“Sally doesn’t think thee so, Clifford. She hath a high opinion of thee. She told me to tell thee something at the very last—— And that would be now, would it not?”
“Now, or never, Peggy. What did she say?” He listened eagerly.
“She said that she considered thee the finest gentleman that she ever knew.”
“She said that?” The youth caught his breath quickly.
“Just that, Clifford. The finest gentleman that she ever knew,” repeated the maiden impressively. “Was not that much to say?”
“It was, my cousin. It overwhelms me.” His eyes were misty, and in them there was wonder too. “It is the highest praise that she could have spoken. ’Tis strange that she should so speak; because, Peggy, I have always wanted to be a gentleman. Oh, I am by birth, I know. I don’t mean that. I mean just and honorable, chivalrous and gallant, performing heroic deeds, and—and all the rest of it,” he finished boyishly.

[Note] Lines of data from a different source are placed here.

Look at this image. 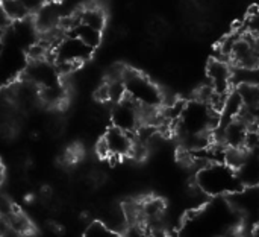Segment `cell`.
<instances>
[{
	"label": "cell",
	"mask_w": 259,
	"mask_h": 237,
	"mask_svg": "<svg viewBox=\"0 0 259 237\" xmlns=\"http://www.w3.org/2000/svg\"><path fill=\"white\" fill-rule=\"evenodd\" d=\"M252 233H253V237H259V222L255 225V228L252 230Z\"/></svg>",
	"instance_id": "17"
},
{
	"label": "cell",
	"mask_w": 259,
	"mask_h": 237,
	"mask_svg": "<svg viewBox=\"0 0 259 237\" xmlns=\"http://www.w3.org/2000/svg\"><path fill=\"white\" fill-rule=\"evenodd\" d=\"M111 126H115L129 134H135L141 125H144V111L129 97H123L121 100L111 105L109 110Z\"/></svg>",
	"instance_id": "6"
},
{
	"label": "cell",
	"mask_w": 259,
	"mask_h": 237,
	"mask_svg": "<svg viewBox=\"0 0 259 237\" xmlns=\"http://www.w3.org/2000/svg\"><path fill=\"white\" fill-rule=\"evenodd\" d=\"M220 123L222 114L211 102L202 97L182 104L175 120L176 132L190 154L208 148L212 143V132L220 126Z\"/></svg>",
	"instance_id": "1"
},
{
	"label": "cell",
	"mask_w": 259,
	"mask_h": 237,
	"mask_svg": "<svg viewBox=\"0 0 259 237\" xmlns=\"http://www.w3.org/2000/svg\"><path fill=\"white\" fill-rule=\"evenodd\" d=\"M228 199L240 216L241 224L253 230L259 222V186H246Z\"/></svg>",
	"instance_id": "9"
},
{
	"label": "cell",
	"mask_w": 259,
	"mask_h": 237,
	"mask_svg": "<svg viewBox=\"0 0 259 237\" xmlns=\"http://www.w3.org/2000/svg\"><path fill=\"white\" fill-rule=\"evenodd\" d=\"M94 53V49L88 47L79 38L65 33L52 49V61L56 64L61 75L76 70L85 64Z\"/></svg>",
	"instance_id": "5"
},
{
	"label": "cell",
	"mask_w": 259,
	"mask_h": 237,
	"mask_svg": "<svg viewBox=\"0 0 259 237\" xmlns=\"http://www.w3.org/2000/svg\"><path fill=\"white\" fill-rule=\"evenodd\" d=\"M23 78L32 82L39 91L62 85V75L56 64L49 58L30 61L23 70Z\"/></svg>",
	"instance_id": "8"
},
{
	"label": "cell",
	"mask_w": 259,
	"mask_h": 237,
	"mask_svg": "<svg viewBox=\"0 0 259 237\" xmlns=\"http://www.w3.org/2000/svg\"><path fill=\"white\" fill-rule=\"evenodd\" d=\"M235 171L243 187L259 186V149H246L244 157Z\"/></svg>",
	"instance_id": "11"
},
{
	"label": "cell",
	"mask_w": 259,
	"mask_h": 237,
	"mask_svg": "<svg viewBox=\"0 0 259 237\" xmlns=\"http://www.w3.org/2000/svg\"><path fill=\"white\" fill-rule=\"evenodd\" d=\"M73 18H74V23H73V26H71L65 33L79 38V40H80L82 43H85L88 47H91V49L96 50V49L102 44L103 32H102V30H97V29H94V27H91V26H88V24L79 23V21L76 20L74 14H73Z\"/></svg>",
	"instance_id": "12"
},
{
	"label": "cell",
	"mask_w": 259,
	"mask_h": 237,
	"mask_svg": "<svg viewBox=\"0 0 259 237\" xmlns=\"http://www.w3.org/2000/svg\"><path fill=\"white\" fill-rule=\"evenodd\" d=\"M250 128L252 126L241 117L229 119L222 126L220 143L229 149H246V142Z\"/></svg>",
	"instance_id": "10"
},
{
	"label": "cell",
	"mask_w": 259,
	"mask_h": 237,
	"mask_svg": "<svg viewBox=\"0 0 259 237\" xmlns=\"http://www.w3.org/2000/svg\"><path fill=\"white\" fill-rule=\"evenodd\" d=\"M121 79L126 97L134 100L144 113H156L162 108L164 93L149 76L134 69H123Z\"/></svg>",
	"instance_id": "4"
},
{
	"label": "cell",
	"mask_w": 259,
	"mask_h": 237,
	"mask_svg": "<svg viewBox=\"0 0 259 237\" xmlns=\"http://www.w3.org/2000/svg\"><path fill=\"white\" fill-rule=\"evenodd\" d=\"M135 139L134 134L121 131L115 126H109L99 142V152L105 158H126L134 155Z\"/></svg>",
	"instance_id": "7"
},
{
	"label": "cell",
	"mask_w": 259,
	"mask_h": 237,
	"mask_svg": "<svg viewBox=\"0 0 259 237\" xmlns=\"http://www.w3.org/2000/svg\"><path fill=\"white\" fill-rule=\"evenodd\" d=\"M44 2H46V3H56L58 0H44Z\"/></svg>",
	"instance_id": "18"
},
{
	"label": "cell",
	"mask_w": 259,
	"mask_h": 237,
	"mask_svg": "<svg viewBox=\"0 0 259 237\" xmlns=\"http://www.w3.org/2000/svg\"><path fill=\"white\" fill-rule=\"evenodd\" d=\"M196 184L200 193L211 198H229L243 189L237 171L228 163L203 164L196 175Z\"/></svg>",
	"instance_id": "3"
},
{
	"label": "cell",
	"mask_w": 259,
	"mask_h": 237,
	"mask_svg": "<svg viewBox=\"0 0 259 237\" xmlns=\"http://www.w3.org/2000/svg\"><path fill=\"white\" fill-rule=\"evenodd\" d=\"M9 23H11V20L6 17V14L3 12V9L0 8V37L3 35V32L6 30V27L9 26Z\"/></svg>",
	"instance_id": "15"
},
{
	"label": "cell",
	"mask_w": 259,
	"mask_h": 237,
	"mask_svg": "<svg viewBox=\"0 0 259 237\" xmlns=\"http://www.w3.org/2000/svg\"><path fill=\"white\" fill-rule=\"evenodd\" d=\"M5 177H6V171H5L3 163L0 161V186H2V184H3V181H5Z\"/></svg>",
	"instance_id": "16"
},
{
	"label": "cell",
	"mask_w": 259,
	"mask_h": 237,
	"mask_svg": "<svg viewBox=\"0 0 259 237\" xmlns=\"http://www.w3.org/2000/svg\"><path fill=\"white\" fill-rule=\"evenodd\" d=\"M240 224V216L229 199L212 198L185 218L179 237H232Z\"/></svg>",
	"instance_id": "2"
},
{
	"label": "cell",
	"mask_w": 259,
	"mask_h": 237,
	"mask_svg": "<svg viewBox=\"0 0 259 237\" xmlns=\"http://www.w3.org/2000/svg\"><path fill=\"white\" fill-rule=\"evenodd\" d=\"M74 17L79 23L88 24V26H91L97 30H102V32L106 26V14L99 5L85 6V8L79 9L77 12H74Z\"/></svg>",
	"instance_id": "13"
},
{
	"label": "cell",
	"mask_w": 259,
	"mask_h": 237,
	"mask_svg": "<svg viewBox=\"0 0 259 237\" xmlns=\"http://www.w3.org/2000/svg\"><path fill=\"white\" fill-rule=\"evenodd\" d=\"M82 237H120V233L111 230L109 227H106L100 221H96V222L88 225V228L85 230Z\"/></svg>",
	"instance_id": "14"
}]
</instances>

“And thee is all that, Clifford,” said Peggy gently.
“No,” he said with unwonted humility. “I would like to be, but I am, in truth, a pretty stiff, stubborn, unreasonable sort of fellow. You have had cause to know that, Peggy. And so hath Sally. If life were, by any chance, given me I should try to be all that she thinks me; but I am to die. To die——” He stopped suddenly, and his eyes began to glow. “’Fore George!” he cried, “if I cannot live I can die as she would have the ‘finest gentleman’ to die! What if it is on the scaffold, and not the battle-field? Though it be not a glorious death, it can be glorified! How could she know that that was just what I would need to put me on my mettle? How could she know?”
“Then it hath helped thee, Clifford?” spoke Peggy, marveling at the transformation in him.